(Beginning of Source text)
A patient and rewarding approach to Bach
Music-making does not come much purer than in Masaaki Suzuki’s approach to Bach at the NCH
Japanese conductor Masaaki Suzuki
One of the big events in Ireland’s celebration of the Bach bicentenary of 1950 was a performance of the Mass in B minor. It was given in the Metropolitan Hall on Abbey Street – a hall known to generations of Irish children as a Feis Ceoil venue – which was demolished to make way for the Irish Life Centre in the 1980s.
A few months before the event, An Irishman’s Diary in this newspaper in late June 1950 caused some controversy by suggesting the performance would be the first “in living memory”. Letters were soon flying to the editor to prove it was not. The last word went to the University of Dublin Choral Society, which laid claim to having given the first Irish performance on March 28th, 1908.
(End of Source text)
(Beginning of Given entries)
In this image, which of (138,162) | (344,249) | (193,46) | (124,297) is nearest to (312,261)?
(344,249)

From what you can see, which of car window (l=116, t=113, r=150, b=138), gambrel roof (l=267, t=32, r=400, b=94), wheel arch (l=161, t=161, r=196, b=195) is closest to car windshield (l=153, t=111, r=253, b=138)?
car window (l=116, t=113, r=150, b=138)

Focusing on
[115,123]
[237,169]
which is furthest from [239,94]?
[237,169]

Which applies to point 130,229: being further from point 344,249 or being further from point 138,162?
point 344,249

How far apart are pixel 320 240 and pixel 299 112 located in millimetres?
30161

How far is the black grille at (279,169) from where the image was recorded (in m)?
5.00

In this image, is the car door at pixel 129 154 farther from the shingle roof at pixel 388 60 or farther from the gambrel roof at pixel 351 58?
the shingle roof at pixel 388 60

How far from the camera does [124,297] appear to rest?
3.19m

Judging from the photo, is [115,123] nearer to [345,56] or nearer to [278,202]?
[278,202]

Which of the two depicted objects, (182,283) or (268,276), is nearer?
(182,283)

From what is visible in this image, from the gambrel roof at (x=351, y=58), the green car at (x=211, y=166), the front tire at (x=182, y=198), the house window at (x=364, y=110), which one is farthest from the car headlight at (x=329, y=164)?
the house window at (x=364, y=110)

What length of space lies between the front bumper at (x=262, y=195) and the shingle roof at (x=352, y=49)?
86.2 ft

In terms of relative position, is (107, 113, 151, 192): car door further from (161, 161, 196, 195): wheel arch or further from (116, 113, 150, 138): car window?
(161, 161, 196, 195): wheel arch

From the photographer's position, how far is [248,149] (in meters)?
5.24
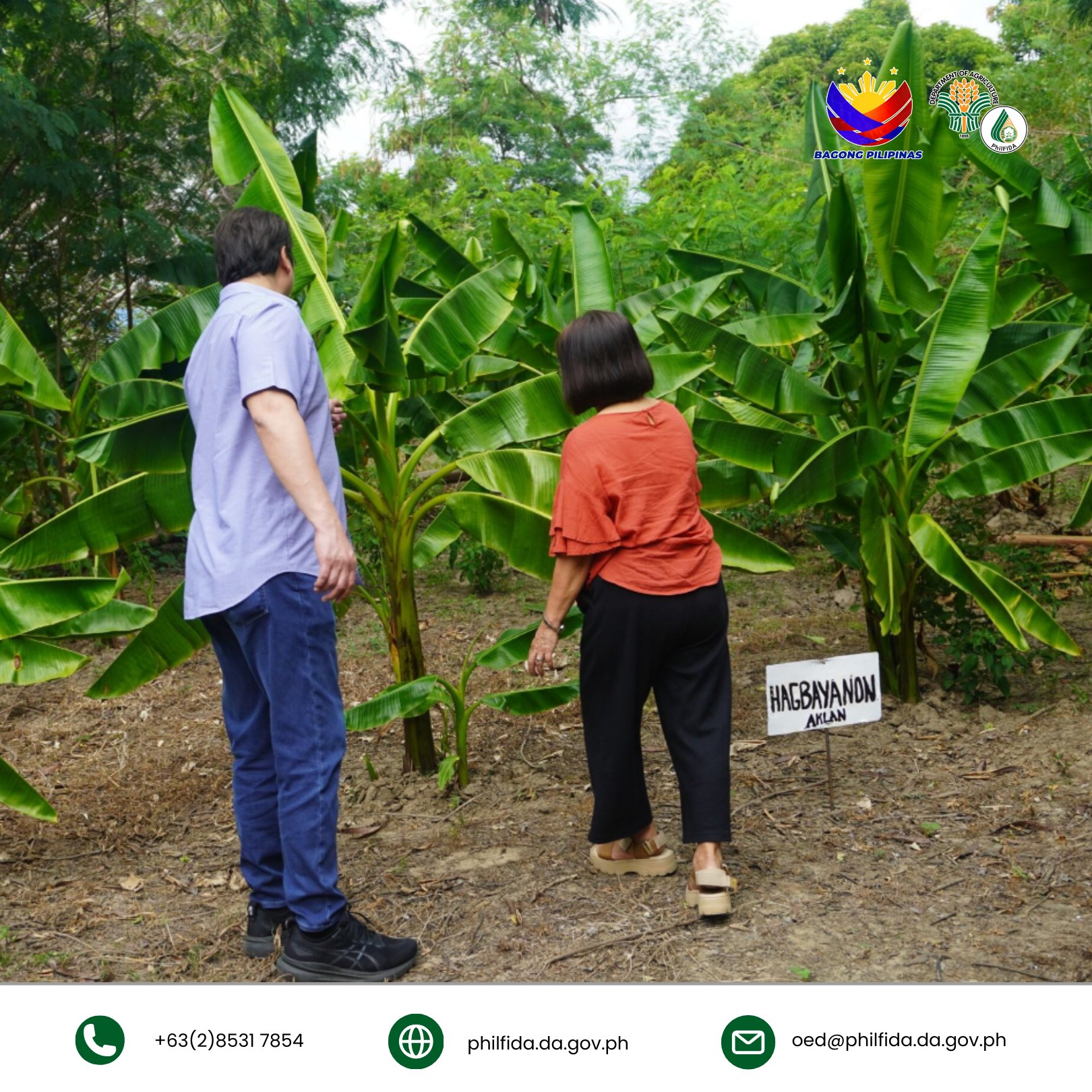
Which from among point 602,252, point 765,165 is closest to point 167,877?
point 602,252

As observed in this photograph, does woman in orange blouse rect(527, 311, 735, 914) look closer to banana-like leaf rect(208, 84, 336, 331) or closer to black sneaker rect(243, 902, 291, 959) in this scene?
black sneaker rect(243, 902, 291, 959)

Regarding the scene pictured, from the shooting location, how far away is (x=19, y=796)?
3545 mm

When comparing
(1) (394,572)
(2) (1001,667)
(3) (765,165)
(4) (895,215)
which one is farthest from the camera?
(3) (765,165)

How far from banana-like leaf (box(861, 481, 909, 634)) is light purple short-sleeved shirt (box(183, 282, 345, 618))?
95.7 inches

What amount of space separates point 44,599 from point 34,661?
308mm

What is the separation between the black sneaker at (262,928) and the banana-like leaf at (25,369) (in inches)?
73.3

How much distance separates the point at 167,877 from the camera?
3887 mm

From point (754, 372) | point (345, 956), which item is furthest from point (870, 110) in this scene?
point (345, 956)

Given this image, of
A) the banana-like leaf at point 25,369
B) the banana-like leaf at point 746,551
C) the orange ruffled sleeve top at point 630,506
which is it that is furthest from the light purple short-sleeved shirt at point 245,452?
the banana-like leaf at point 746,551

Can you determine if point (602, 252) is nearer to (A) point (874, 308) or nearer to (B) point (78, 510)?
(A) point (874, 308)

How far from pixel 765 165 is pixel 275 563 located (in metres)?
9.97

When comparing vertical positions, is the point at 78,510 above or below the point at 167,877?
above

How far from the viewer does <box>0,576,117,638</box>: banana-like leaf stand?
12.0 feet
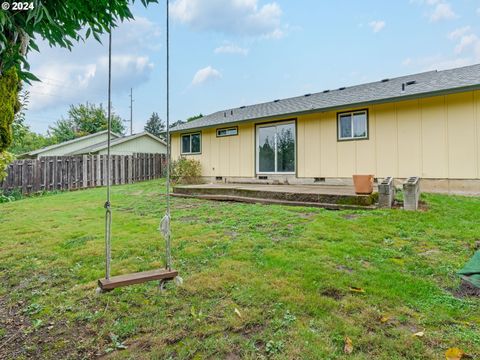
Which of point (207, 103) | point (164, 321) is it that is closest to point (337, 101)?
point (164, 321)

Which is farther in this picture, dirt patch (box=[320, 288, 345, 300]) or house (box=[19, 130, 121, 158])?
house (box=[19, 130, 121, 158])

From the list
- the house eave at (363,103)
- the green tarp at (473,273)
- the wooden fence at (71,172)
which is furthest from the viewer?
the wooden fence at (71,172)

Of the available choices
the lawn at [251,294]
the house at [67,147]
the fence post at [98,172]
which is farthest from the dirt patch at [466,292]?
the house at [67,147]

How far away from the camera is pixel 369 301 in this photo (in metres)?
2.39

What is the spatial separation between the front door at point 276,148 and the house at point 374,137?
1.4 inches

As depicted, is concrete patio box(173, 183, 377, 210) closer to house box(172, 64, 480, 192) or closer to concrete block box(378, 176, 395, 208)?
concrete block box(378, 176, 395, 208)

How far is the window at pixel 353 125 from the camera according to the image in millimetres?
8805

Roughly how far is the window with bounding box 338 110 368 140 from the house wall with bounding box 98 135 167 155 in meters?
13.5

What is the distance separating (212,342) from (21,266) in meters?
2.91

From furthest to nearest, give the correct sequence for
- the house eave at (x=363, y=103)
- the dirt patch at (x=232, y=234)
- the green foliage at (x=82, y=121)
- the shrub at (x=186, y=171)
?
the green foliage at (x=82, y=121), the shrub at (x=186, y=171), the house eave at (x=363, y=103), the dirt patch at (x=232, y=234)

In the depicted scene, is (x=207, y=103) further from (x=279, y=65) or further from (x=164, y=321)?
(x=164, y=321)

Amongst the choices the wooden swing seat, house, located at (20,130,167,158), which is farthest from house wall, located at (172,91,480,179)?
house, located at (20,130,167,158)

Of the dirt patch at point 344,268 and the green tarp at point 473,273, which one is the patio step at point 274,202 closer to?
the dirt patch at point 344,268

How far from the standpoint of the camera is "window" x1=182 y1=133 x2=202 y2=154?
43.6 feet
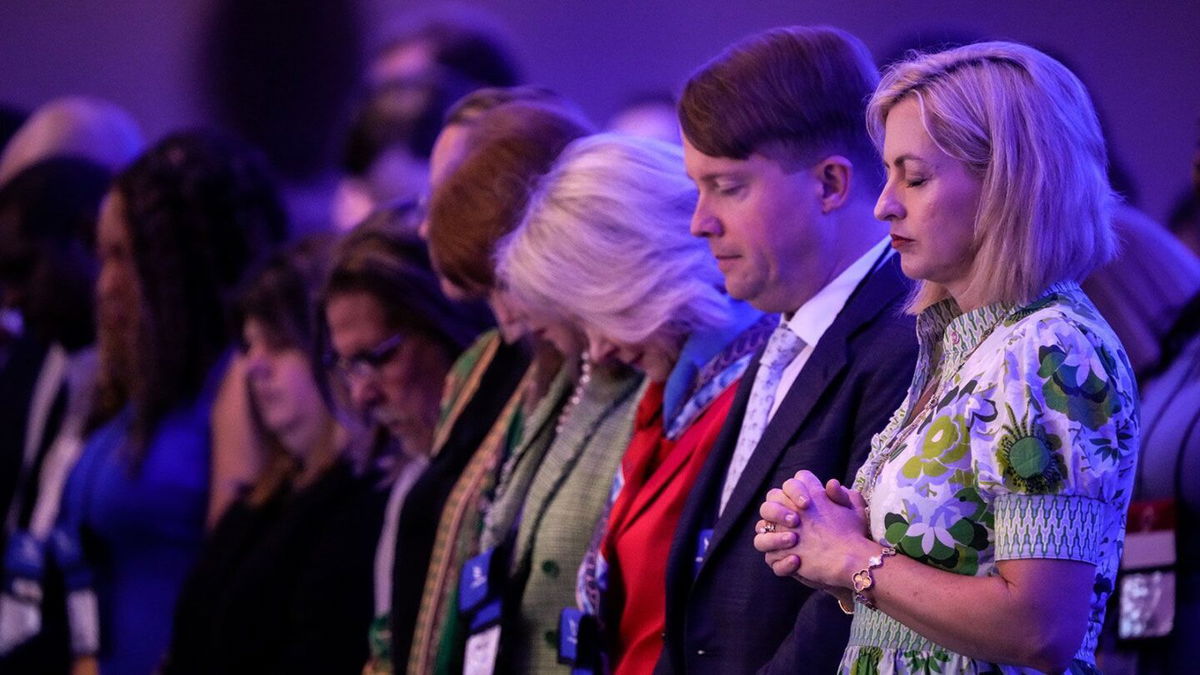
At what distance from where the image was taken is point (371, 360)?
3.64m

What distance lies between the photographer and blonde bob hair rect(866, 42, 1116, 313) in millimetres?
→ 1718

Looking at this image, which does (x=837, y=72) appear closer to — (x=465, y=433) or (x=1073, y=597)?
(x=1073, y=597)

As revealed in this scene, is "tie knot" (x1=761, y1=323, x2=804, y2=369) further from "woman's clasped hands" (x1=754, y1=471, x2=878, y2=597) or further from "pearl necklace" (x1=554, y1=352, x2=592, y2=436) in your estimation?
"pearl necklace" (x1=554, y1=352, x2=592, y2=436)

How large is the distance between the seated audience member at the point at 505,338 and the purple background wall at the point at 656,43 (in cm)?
87

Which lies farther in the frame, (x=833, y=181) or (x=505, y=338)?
(x=505, y=338)

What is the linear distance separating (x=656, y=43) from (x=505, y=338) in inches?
68.2

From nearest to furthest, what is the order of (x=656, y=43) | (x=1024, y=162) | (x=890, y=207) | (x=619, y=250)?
1. (x=1024, y=162)
2. (x=890, y=207)
3. (x=619, y=250)
4. (x=656, y=43)

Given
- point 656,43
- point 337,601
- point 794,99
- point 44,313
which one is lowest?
point 337,601

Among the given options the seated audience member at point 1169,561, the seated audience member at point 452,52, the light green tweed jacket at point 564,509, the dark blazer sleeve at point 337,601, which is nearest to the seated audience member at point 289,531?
the dark blazer sleeve at point 337,601

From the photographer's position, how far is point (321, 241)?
4195 millimetres

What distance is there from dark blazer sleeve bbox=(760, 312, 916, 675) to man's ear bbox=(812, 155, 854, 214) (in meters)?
0.24

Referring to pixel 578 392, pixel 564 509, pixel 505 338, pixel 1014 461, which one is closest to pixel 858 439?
pixel 1014 461

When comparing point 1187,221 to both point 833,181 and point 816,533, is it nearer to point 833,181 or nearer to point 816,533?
point 833,181

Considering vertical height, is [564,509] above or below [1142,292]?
below
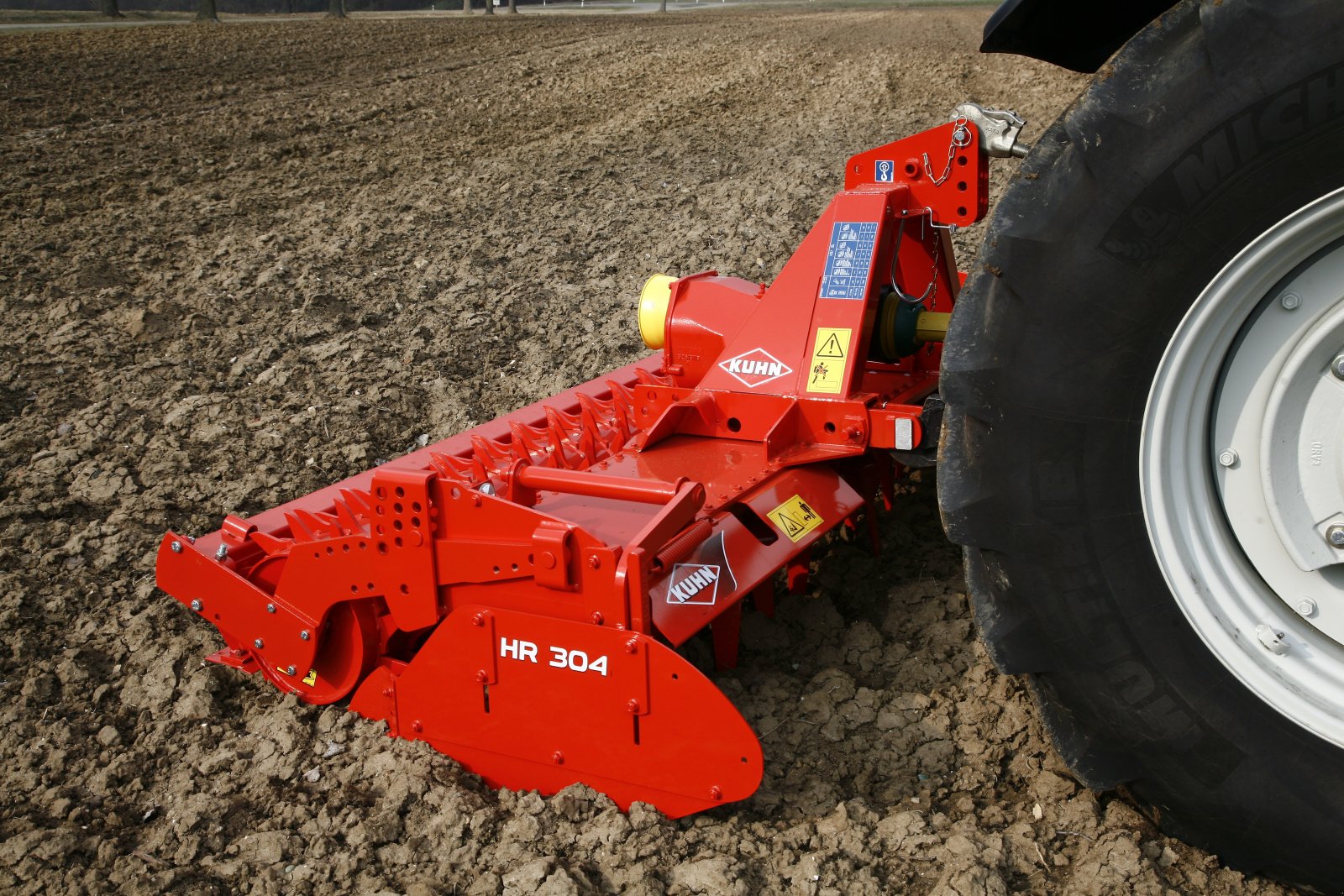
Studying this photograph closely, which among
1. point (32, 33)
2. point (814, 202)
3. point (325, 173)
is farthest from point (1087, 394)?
point (32, 33)

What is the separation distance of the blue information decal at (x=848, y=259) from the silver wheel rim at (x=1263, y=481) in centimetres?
150

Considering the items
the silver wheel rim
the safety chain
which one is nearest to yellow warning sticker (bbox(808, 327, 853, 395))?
the safety chain

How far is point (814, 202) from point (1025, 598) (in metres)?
5.64

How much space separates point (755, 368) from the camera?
340 centimetres

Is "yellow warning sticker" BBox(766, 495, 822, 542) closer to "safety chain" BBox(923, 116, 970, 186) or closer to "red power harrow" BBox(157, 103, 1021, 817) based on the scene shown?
"red power harrow" BBox(157, 103, 1021, 817)

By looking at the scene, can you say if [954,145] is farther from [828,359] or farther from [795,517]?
[795,517]

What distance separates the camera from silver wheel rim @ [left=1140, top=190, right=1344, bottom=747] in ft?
5.99

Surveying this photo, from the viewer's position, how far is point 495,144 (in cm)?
948

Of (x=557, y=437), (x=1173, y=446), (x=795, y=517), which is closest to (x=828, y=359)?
(x=795, y=517)

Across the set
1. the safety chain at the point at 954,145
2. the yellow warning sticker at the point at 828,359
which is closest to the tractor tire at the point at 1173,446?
the yellow warning sticker at the point at 828,359

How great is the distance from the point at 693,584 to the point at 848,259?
1173 mm

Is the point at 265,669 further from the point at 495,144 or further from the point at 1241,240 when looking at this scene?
the point at 495,144

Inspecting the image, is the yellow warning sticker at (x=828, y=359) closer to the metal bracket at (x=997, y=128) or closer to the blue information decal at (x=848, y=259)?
the blue information decal at (x=848, y=259)

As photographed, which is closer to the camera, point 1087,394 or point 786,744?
point 1087,394
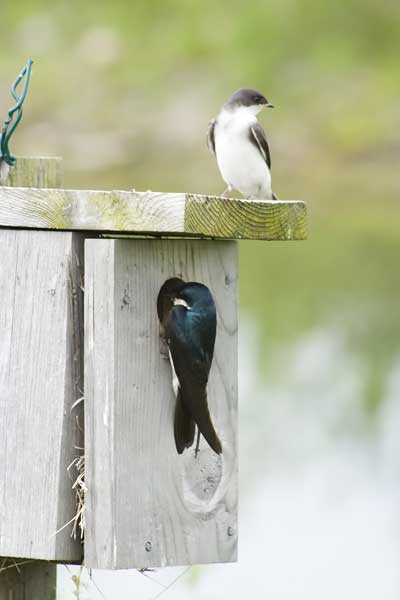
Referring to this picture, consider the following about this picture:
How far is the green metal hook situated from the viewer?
3.71 metres

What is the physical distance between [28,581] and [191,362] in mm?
716

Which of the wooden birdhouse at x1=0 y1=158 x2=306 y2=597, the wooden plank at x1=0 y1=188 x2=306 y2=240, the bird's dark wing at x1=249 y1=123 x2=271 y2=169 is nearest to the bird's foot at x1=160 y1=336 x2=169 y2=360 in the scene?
the wooden birdhouse at x1=0 y1=158 x2=306 y2=597

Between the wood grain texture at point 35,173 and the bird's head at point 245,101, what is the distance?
0.63 m

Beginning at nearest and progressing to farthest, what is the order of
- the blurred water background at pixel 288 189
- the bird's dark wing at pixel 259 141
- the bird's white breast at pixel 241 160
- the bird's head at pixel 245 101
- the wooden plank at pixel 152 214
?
the wooden plank at pixel 152 214 < the bird's white breast at pixel 241 160 < the bird's dark wing at pixel 259 141 < the bird's head at pixel 245 101 < the blurred water background at pixel 288 189

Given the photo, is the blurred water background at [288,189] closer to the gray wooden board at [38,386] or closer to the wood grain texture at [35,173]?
the gray wooden board at [38,386]

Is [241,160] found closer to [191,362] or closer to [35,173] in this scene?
[35,173]

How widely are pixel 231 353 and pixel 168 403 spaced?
226 mm

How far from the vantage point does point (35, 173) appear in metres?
4.41

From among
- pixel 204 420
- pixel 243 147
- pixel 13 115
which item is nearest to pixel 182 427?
pixel 204 420

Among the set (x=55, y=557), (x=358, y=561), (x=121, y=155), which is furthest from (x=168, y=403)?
(x=121, y=155)

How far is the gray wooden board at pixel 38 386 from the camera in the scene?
340 cm

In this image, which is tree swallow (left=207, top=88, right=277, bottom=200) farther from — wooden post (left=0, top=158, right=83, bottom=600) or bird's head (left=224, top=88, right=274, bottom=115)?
wooden post (left=0, top=158, right=83, bottom=600)

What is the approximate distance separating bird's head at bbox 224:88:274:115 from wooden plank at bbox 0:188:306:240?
1.31 meters

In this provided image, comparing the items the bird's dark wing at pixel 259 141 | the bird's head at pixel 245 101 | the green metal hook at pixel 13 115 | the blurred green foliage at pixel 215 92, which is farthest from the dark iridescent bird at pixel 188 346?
the blurred green foliage at pixel 215 92
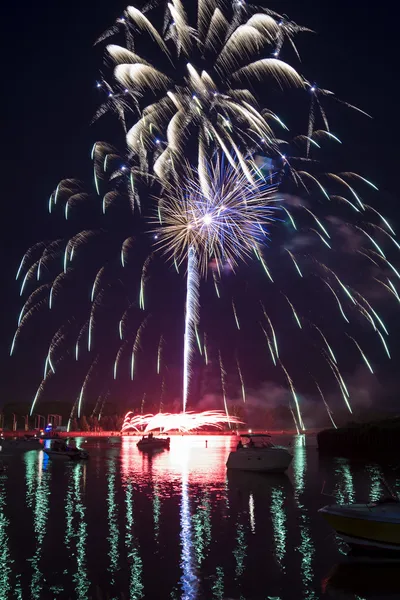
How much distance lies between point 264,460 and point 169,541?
34.7 meters

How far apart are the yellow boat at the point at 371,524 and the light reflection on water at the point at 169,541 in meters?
1.14

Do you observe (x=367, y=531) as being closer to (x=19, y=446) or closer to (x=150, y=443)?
(x=150, y=443)

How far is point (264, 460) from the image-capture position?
58.5 m

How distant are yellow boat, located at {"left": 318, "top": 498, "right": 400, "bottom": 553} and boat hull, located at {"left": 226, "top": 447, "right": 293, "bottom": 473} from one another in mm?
36650

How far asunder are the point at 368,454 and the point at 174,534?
76.1m

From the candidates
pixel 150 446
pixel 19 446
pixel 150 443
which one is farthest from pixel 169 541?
pixel 19 446

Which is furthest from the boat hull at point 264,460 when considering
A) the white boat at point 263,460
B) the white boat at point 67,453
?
the white boat at point 67,453

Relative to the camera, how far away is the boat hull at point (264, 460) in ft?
192

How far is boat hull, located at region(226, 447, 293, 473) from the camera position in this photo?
58406 millimetres

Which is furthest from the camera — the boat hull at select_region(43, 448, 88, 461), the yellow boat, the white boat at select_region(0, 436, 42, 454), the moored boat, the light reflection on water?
the white boat at select_region(0, 436, 42, 454)

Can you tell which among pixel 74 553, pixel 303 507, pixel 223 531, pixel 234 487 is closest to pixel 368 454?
pixel 234 487

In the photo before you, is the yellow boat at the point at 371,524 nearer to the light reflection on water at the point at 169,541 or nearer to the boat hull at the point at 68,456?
the light reflection on water at the point at 169,541

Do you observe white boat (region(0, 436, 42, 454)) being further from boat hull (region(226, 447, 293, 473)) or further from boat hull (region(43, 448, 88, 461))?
boat hull (region(226, 447, 293, 473))

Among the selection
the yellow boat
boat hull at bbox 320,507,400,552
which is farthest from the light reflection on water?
the yellow boat
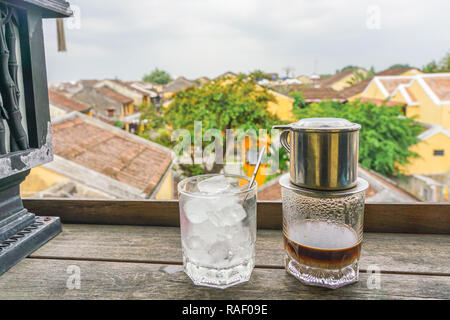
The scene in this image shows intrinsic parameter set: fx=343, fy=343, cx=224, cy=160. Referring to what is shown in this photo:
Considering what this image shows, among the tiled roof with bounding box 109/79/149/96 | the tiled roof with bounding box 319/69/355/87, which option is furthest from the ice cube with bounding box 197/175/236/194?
the tiled roof with bounding box 319/69/355/87

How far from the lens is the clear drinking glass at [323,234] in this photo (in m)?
0.56

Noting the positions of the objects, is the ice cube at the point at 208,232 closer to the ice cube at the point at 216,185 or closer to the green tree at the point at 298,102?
the ice cube at the point at 216,185

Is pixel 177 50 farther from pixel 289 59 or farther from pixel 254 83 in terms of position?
pixel 254 83

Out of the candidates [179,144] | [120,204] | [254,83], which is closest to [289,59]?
[254,83]

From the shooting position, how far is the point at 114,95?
20375 mm

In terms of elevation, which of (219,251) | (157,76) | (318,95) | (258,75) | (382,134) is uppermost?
(157,76)

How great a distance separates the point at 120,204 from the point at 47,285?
0.31 metres

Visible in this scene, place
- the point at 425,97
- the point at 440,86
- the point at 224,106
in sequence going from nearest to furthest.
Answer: the point at 224,106 < the point at 440,86 < the point at 425,97

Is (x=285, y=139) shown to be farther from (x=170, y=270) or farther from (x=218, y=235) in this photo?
(x=170, y=270)

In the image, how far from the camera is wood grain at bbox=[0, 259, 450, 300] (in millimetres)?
545

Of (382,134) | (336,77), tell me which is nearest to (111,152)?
(382,134)

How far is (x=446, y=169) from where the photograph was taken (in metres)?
12.5

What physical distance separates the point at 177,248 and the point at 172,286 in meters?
0.16

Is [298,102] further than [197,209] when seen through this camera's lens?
Yes
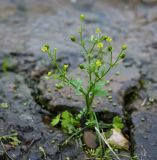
(End of Given entries)
◆ Questions ◆
- a) Summarize the Bach article in two sentences.
- b) Answer these questions from the Bach article, one line each:
(i) On which street was the Metropolitan Hall?
(ii) What was the hall demolished to make way for?
(iii) On what date did the University of Dublin Choral Society say it gave the first Irish performance?
- c) Please rewrite the paragraph of the Bach article that begins "A few months before the event" as a short list, keeping its main facts.

◆ Answers for each item ◆
- a) A performance of the Mass in B minor at the Metropolitan Hall on Abbey Street was one of the big events in Ireland's 1950 Bach bicentenary celebration; the hall, long known as a Feis Ceoil venue, was demolished in the 1980s for the Irish Life Centre. A newspaper diary's suggestion that this would be the first performance "in living memory" caused controversy and prompted letters to the editor, with the University of Dublin Choral Society claiming the first Irish performance on March 28th, 1908.

- b)
(i) Abbey Street
(ii) The Irish Life Centre
(iii) March 28th, 1908

- c)
- In late June 1950, a few months before the performance, An Irishman's Diary suggested it would be the first "in living memory," which caused some controversy.
- Letters to the editor soon followed to prove this claim wrong.
- The last word went to the University of Dublin Choral Society, which claimed to have given the first Irish performance on March 28th, 1908.